BMC Medical Research Methodology volume 21, Article number: 88 (2021) Cite this article

2171 Accesses
9 Citations
19 Altmetric
Metrics details

Abstract

Background

Crowdsourcing engages the help of large numbers of people in tasks, activities or projects, usually via the internet. One application of crowdsourcing is the screening of citations for inclusion in a systematic review. There is evidence that a ‘Crowd’ of non-specialists can reliably identify quantitative studies, such as randomized controlled trials, through the assessment of study titles and abstracts. In this feasibility study, we investigated crowd performance of an online, topic-based citation-screening task, assessing titles and abstracts for inclusion in a single mixed-studies systematic review.

Methods

This study was embedded within a mixed studies systematic review of maternity care, exploring the effects of training healthcare professionals in intrapartum cardiotocography. Citation-screening was undertaken via Cochrane Crowd, an online citizen science platform enabling volunteers to contribute to a range of tasks identifying evidence in health and healthcare. Contributors were recruited from users registered with Cochrane Crowd. Following completion of task-specific online training, the crowd and the review team independently screened 9546 titles and abstracts. The screening task was subsequently repeated with a new crowd following minor changes to the crowd agreement algorithm based on findings from the first screening task. We assessed the crowd decisions against the review team categorizations (the ‘gold standard’), measuring sensitivity, specificity, time and task engagement.

Results

Seventy-eight crowd contributors completed the first screening task. Sensitivity (the crowd’s ability to correctly identify studies included within the review) was 84% (N = 42/50), and specificity (the crowd’s ability to correctly identify excluded studies) was 99% (N = 9373/9493). Task completion was 33 h for the crowd and 410 h for the review team; mean time to classify each record was 6.06 s for each crowd participant and 3.96 s for review team members. Replicating this task with 85 new contributors and an altered agreement algorithm found 94% sensitivity (N = 48/50) and 98% specificity (N = 9348/9493). Contributors reported positive experiences of the task.

Conclusion

It might be feasible to recruit and train a crowd to accurately perform topic-based citation-screening for mixed studies systematic reviews, though resource expended on the necessary customised training required should be factored in. In the face of long review production times, crowd screening may enable a more time-efficient conduct of reviews, with minimal reduction of citation-screening accuracy, but further research is needed.

Peer Review reports

Background

Systematic reviews are essential to locate, appraise and synthesize the available evidence for healthcare interventions [1]. Citation-screening is a key step in the review process whereby the search results identified from searches often performed across multiple databases, are assessed based on strict inclusion and exclusion criteria. The task is performed through an assessment of a record’s title and abstract (what we term ‘citation’). The aim is to remove records that are not relevant and determine those for which the full-text paper should be obtained for further scrutiny. This is no easy task. One study found a mean of 1781 citations were retrieved in systematic review searches (ranging from 27 to 92,020 hits retrieved from searches), from which a mean of 15 studies were ultimately included in each review: an overall yield rate of only 2.94% [2]. In part driven by the resources required to undertake citation-screening, reviews are typically time and labour intensive, taking an average of 67.3 weeks to complete [2] (Borah 2017). Moreover, the challenge of locating relevant evidence for reviews is becoming ever greater: over the last decade, research output has more than doubled, and approximately 4000 health-related articles are now published every week [3,4,5]. New approaches are needed to support systematic review teams to manage the screening of increasing numbers of citations.
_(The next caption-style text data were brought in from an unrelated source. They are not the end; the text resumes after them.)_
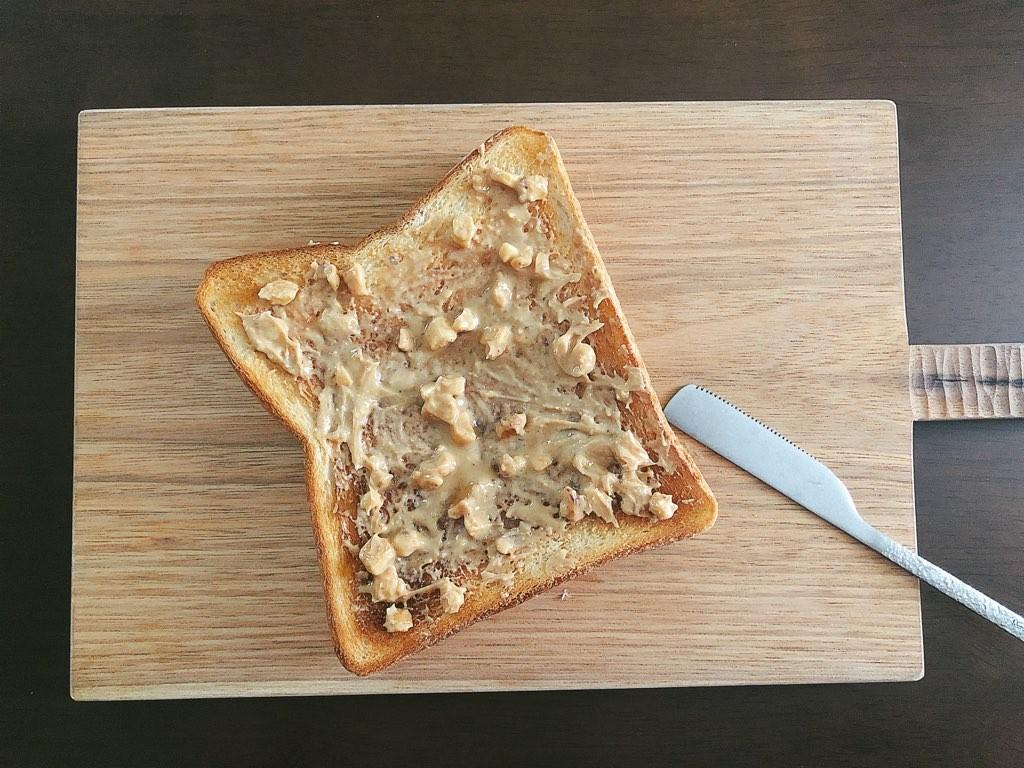 ピーナッツバターを塗布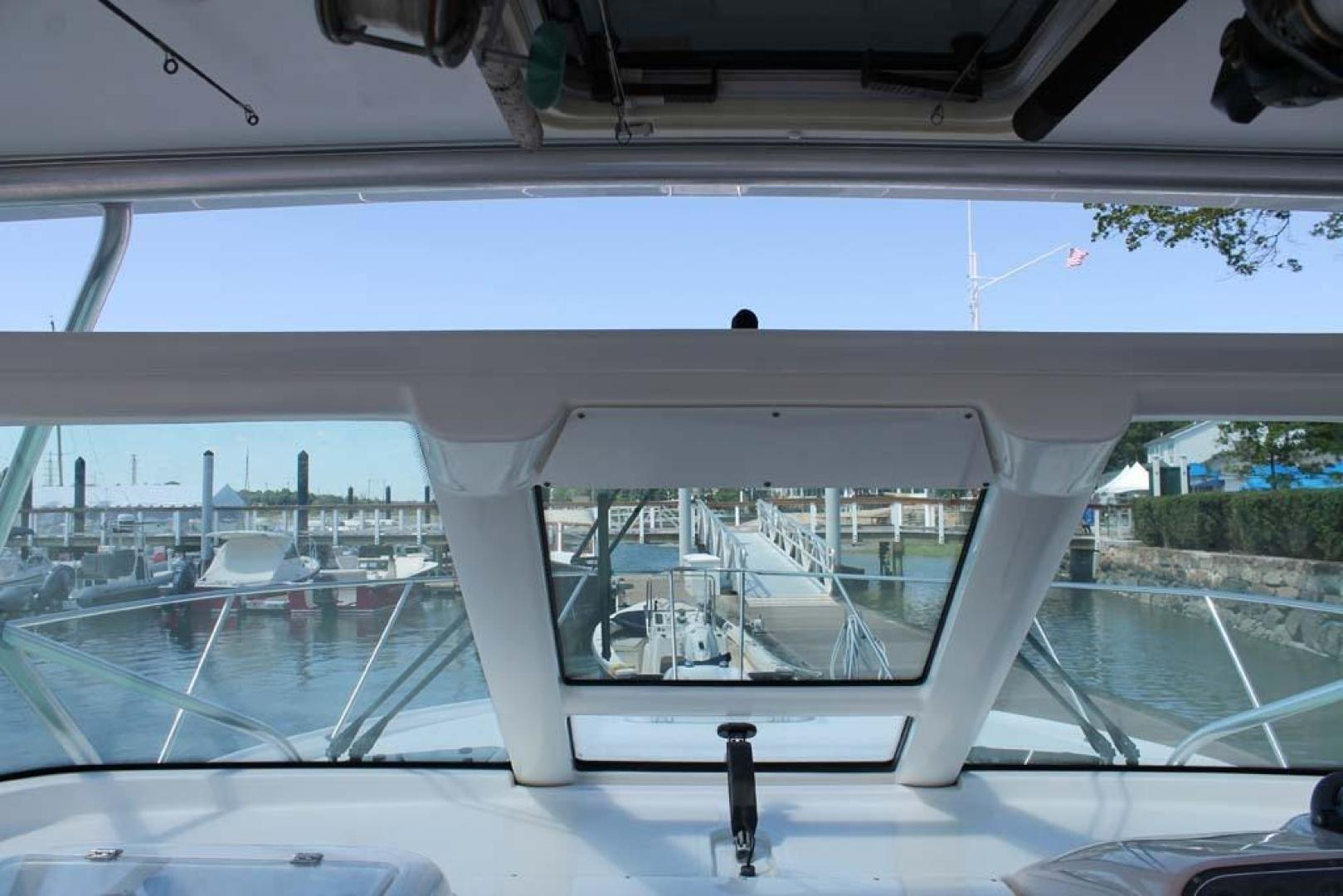 Tiara Yachts-32 Open 2007-Halfway Tree Greenwich-Connecticut-United States-Windshield-920875 | Thumbnail
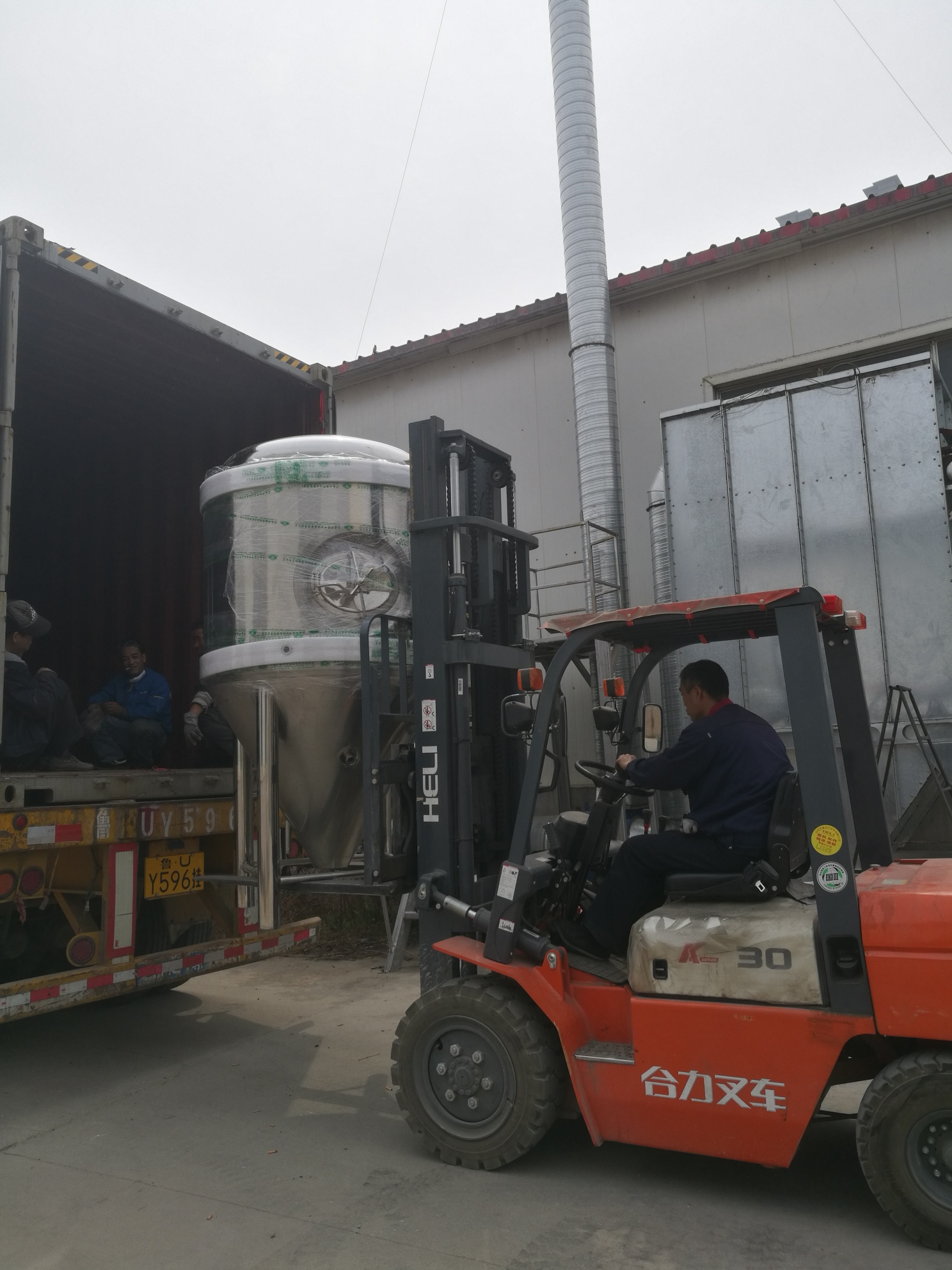 1000L brewery to Russia 05
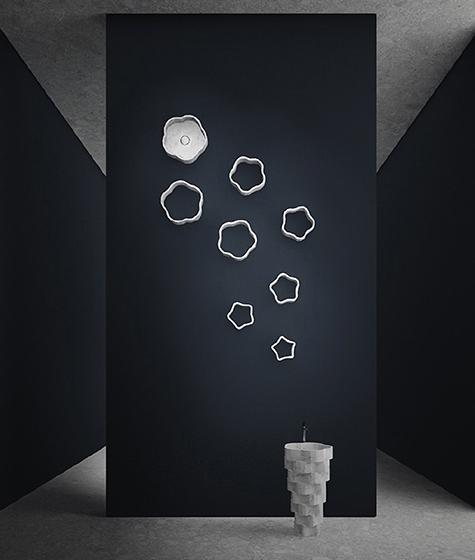「antoniolupi」は、〈antoniolupi GALLERY〉と題し、プロダクトをアート作品のように展示。音響ブランドの「K-array」とのコラボが、プレゼンテーションを盛り上げる(写真提供:antoniolupi)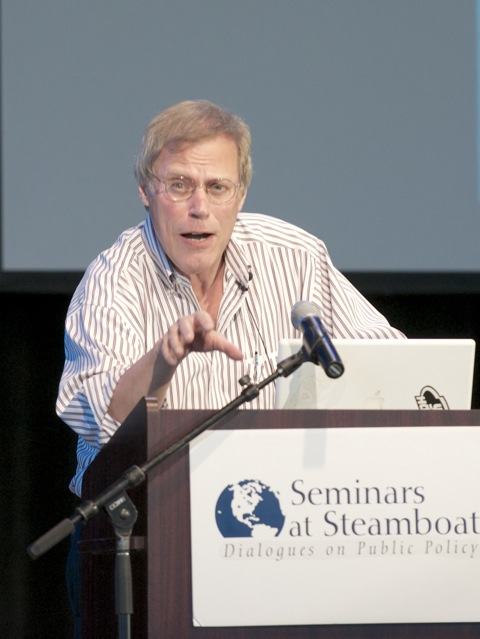 """Stephen Klineberg, a demographer and sociology professor at Rice University in Houston, spoke about """"The Changing Face of America"""" on Monday at Strings Music Pavilion."""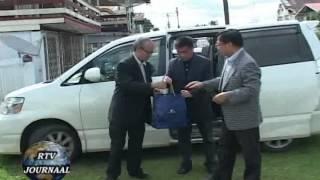 Nieuws zaterdag 16  juni 2012 President Desi Bouterse bracht een bliksem bezoek aan Nickerie.flv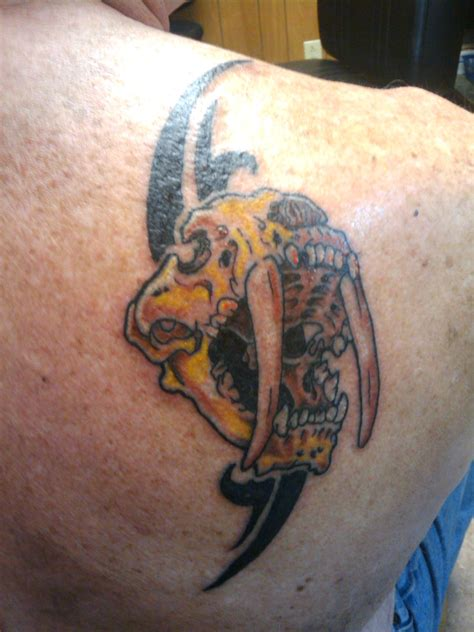 saber tooth tiger tattoo the gallery for gt saber tooth tiger skull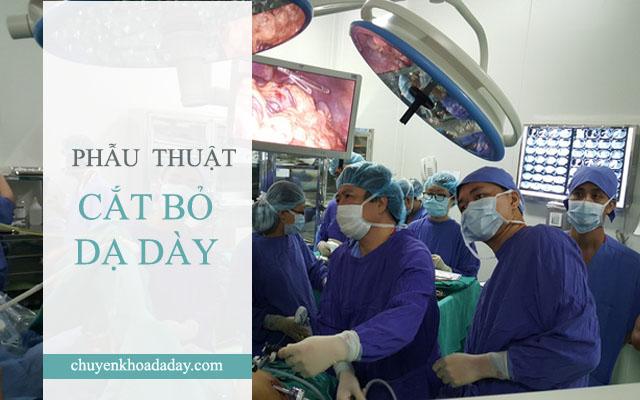 Thực hiện ca phẫu thuật cắt bỏ dạ dày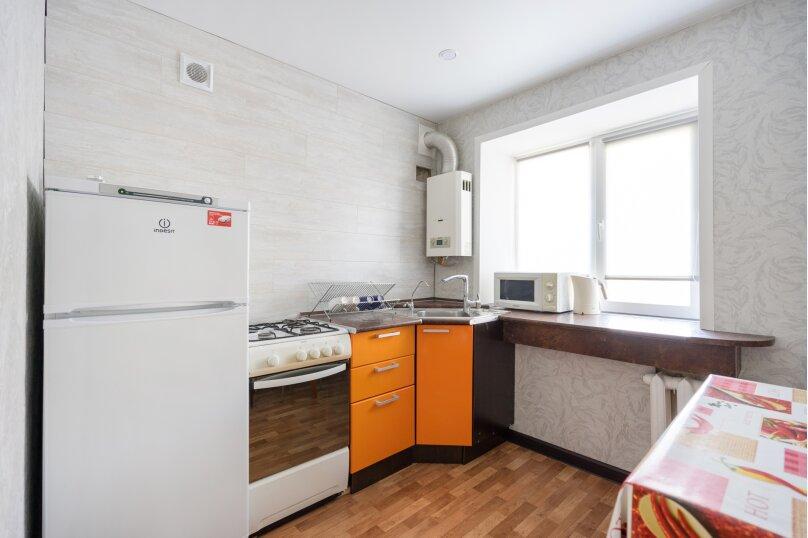 1-комн. квартира, 33 кв.м. на 3 человека, улица Новаторов, 11, Казань - Фотография 8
One possible solution is crowdsourcing [6]. Crowdsourcing engages the help of large numbers of people in tasks, activities or projects, usually via the internet. Such approaches have been trialled in a number of health research areas, using volunteers to process, filter, classify or categorise large amounts of research data [7, 8]. More recently, the role of crowdsourcing in systematic reviews has been explored, with citation-screening proving a feasible task for such a crowdsourced approach [9,10,11,12]. Cochrane, an international not-for-profit organization and one of the most well-known producers of systematic reviews of RCTs, is an early adopter of the use of crowdsourcing in the review process. Since the launch of their Cochrane Crowd citizen science platform in May 2016, over 18,000 people from 158 countries have contributed to the classification of over 4.5 million records [13].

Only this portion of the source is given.